The Student asked the Discipline Appeals Board (DAB) to remit the matter to a new panel of the Tribunal for a new hearing on the basis that the Tribunal had applied the wrong standard of proof in finding him guilty on a balance of probabilities. The Student submitted that the Code required the offence to be proved “on clear and convincing evidence,” which he asserted was a higher standard than on a balance of probabilities. The Student relied upon the Supreme Court of Canada’s decision inPenner v. Niagara Regional Services, 2013 SCC 19, which found that the “clear and convincing” standard of proof in the Police Services Act was a higher standard of proof than the balance of probabilities.

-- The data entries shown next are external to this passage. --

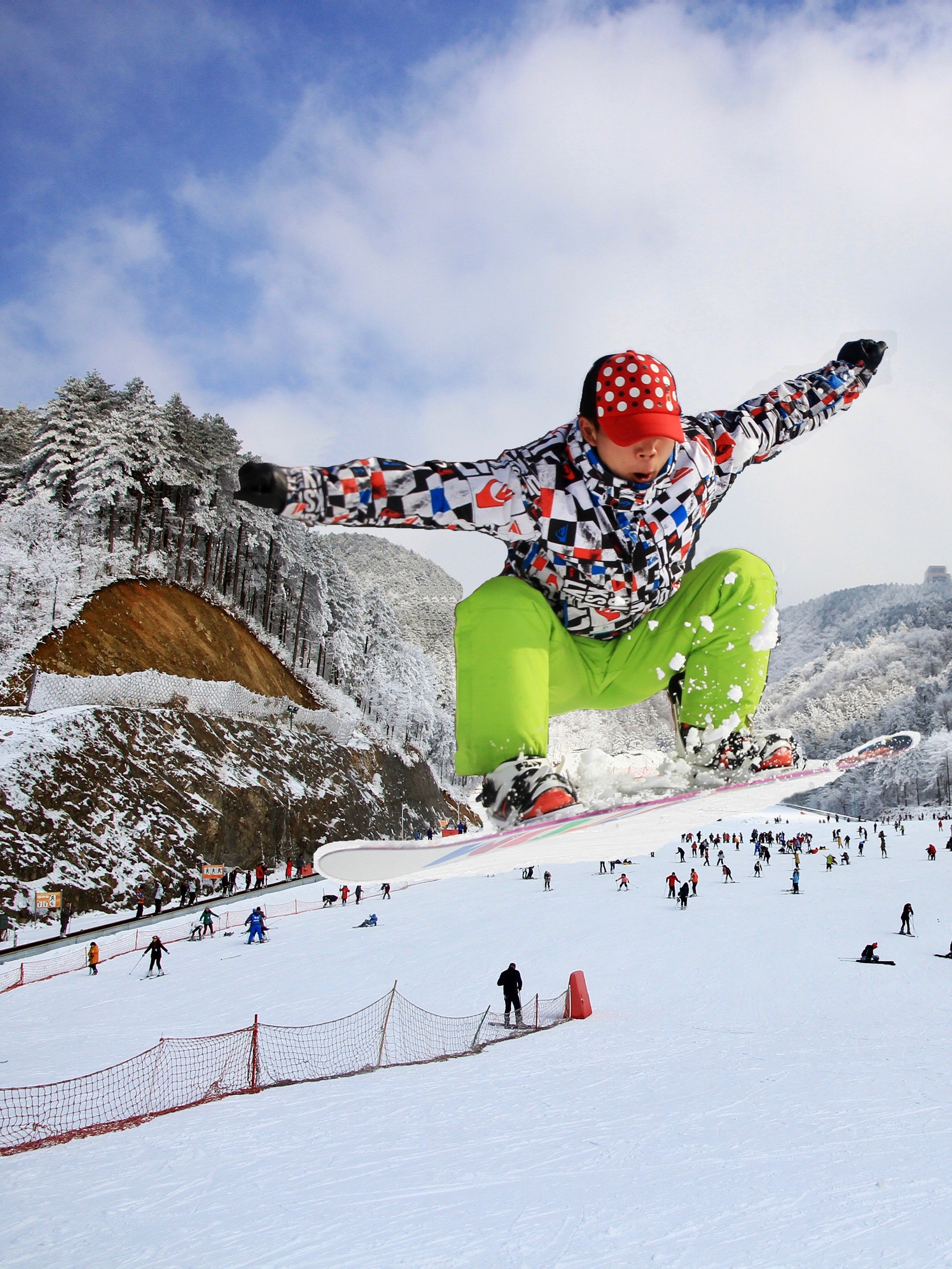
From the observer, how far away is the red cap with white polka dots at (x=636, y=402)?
275 cm

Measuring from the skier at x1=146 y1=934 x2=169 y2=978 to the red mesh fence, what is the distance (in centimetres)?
434

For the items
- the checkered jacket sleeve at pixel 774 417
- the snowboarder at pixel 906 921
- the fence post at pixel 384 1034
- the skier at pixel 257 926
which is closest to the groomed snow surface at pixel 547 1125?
the snowboarder at pixel 906 921

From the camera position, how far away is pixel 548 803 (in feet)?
9.03

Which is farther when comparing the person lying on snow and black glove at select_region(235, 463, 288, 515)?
the person lying on snow

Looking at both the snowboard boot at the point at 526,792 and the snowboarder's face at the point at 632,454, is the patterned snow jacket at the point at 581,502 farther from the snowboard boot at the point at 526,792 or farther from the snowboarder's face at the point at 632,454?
the snowboard boot at the point at 526,792

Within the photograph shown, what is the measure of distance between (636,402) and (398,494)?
2.95ft

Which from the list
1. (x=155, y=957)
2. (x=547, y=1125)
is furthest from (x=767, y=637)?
(x=155, y=957)

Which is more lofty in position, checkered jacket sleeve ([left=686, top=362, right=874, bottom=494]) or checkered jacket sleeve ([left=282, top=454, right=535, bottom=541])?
checkered jacket sleeve ([left=686, top=362, right=874, bottom=494])

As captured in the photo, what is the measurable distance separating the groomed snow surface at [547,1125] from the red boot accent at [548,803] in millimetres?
4434

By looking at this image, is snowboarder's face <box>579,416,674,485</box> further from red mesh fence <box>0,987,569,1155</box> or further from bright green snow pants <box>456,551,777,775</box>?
red mesh fence <box>0,987,569,1155</box>

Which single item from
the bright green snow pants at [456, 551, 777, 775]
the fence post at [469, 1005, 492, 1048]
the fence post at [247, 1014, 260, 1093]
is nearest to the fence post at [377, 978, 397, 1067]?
the fence post at [469, 1005, 492, 1048]

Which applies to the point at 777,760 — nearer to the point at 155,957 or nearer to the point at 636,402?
the point at 636,402

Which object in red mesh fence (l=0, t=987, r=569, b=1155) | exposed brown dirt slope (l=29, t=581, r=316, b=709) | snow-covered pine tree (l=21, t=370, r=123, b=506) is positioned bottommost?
red mesh fence (l=0, t=987, r=569, b=1155)

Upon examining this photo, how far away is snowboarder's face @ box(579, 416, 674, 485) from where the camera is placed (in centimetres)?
281
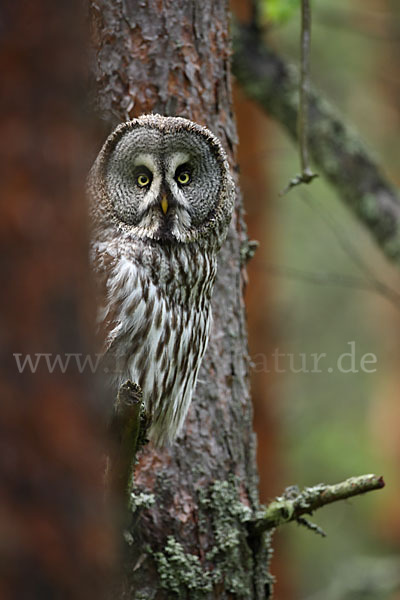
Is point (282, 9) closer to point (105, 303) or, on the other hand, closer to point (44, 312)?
point (105, 303)

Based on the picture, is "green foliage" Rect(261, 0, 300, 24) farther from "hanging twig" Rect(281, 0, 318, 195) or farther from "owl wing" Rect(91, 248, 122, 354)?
"owl wing" Rect(91, 248, 122, 354)

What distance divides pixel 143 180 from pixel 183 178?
0.51 ft

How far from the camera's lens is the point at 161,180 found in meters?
3.04

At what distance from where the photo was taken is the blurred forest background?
6.04 metres

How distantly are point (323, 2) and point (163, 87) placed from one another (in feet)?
9.99

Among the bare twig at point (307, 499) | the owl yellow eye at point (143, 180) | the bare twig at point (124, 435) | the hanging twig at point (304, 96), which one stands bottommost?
the bare twig at point (307, 499)

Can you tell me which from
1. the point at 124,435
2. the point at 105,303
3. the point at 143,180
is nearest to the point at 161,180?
the point at 143,180

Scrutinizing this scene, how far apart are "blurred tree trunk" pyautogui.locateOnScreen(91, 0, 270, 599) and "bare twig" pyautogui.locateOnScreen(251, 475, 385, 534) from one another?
0.10 metres

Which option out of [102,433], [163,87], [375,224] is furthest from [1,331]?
[375,224]

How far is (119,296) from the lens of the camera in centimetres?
301

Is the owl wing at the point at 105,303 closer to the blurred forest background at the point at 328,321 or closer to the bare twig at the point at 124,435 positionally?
the bare twig at the point at 124,435

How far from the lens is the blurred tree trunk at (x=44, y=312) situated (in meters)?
1.17

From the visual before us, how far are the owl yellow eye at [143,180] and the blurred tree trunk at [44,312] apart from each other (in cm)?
180

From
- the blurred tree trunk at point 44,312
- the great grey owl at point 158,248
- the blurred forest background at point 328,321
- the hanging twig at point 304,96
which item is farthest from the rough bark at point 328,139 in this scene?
the blurred tree trunk at point 44,312
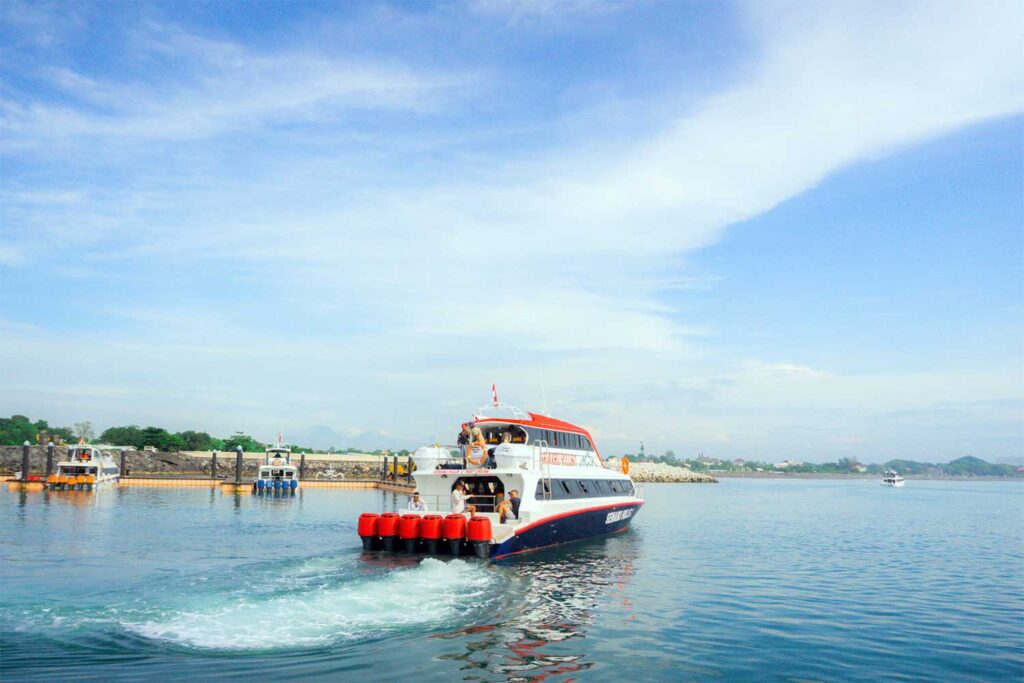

The Provost submitted in response that there was no statutory regime similar to the Police Services Act establishing a standard of proof in Tribunal proceedings. The Provost further submitted that the Code is an internal University policy to be interpreted and administered within the mainstream of civil and administrative law, including the Supreme Court of Canada’s decision in C. (R.) v. McDougall, 2008 SCC 53, which concluded that there is only one civil standard of proof at common law and that is proof on a balance of probabilities.
The DAB declined to accept this characterization of the Code as simply a statement of policy, and found instead that the Code, although not itself a statute, was enacted pursuant to an express delegation of statutory power granted to the Governing Council of the University pursuant to the University of Toronto Act, 1947 and the University of Toronto Act, 1971. The DAB found that the creation of the relevant standard or proof under the Code was a valid exercise of this statutory authority by the Governing Council and that it intended to create a standard of proof under the Code that is the ordinary civil standard of proof on a balance of probabilities.
In so doing, the DAB referred to a consistent and substantial body of Tribunal and DAB authority interpreting the standard of proof under the Code as the ordinary civil standard of proof on a balance of probabilities. The DAB found that the Penner decision did not overturn this line of authority because the wording employed in the Police Services Act is different than the wording employed in the Code. The DAB found that the words “clear and convincing evidence” as employed in the Codedescribe the kind of evidence required to prove, on a balance of probabilities, that the Student committed the offence. Finally, the DAB found that the absence of a reenactment of the Code in the face of Tribunal and DAB authority applying the civil standard of proof, indicates that the intention of the Governing Council was to adopt the civil standard of proof under the Code.
Upon dismissing the appeal, the DAB concluded that the result would not be any different if the Student was correct and the Tribunal should have applied a higher standard of proof because the Student failed to address the allegations raised by the first offence, and effectively admitted that he had received the disciplinary letter in its original form.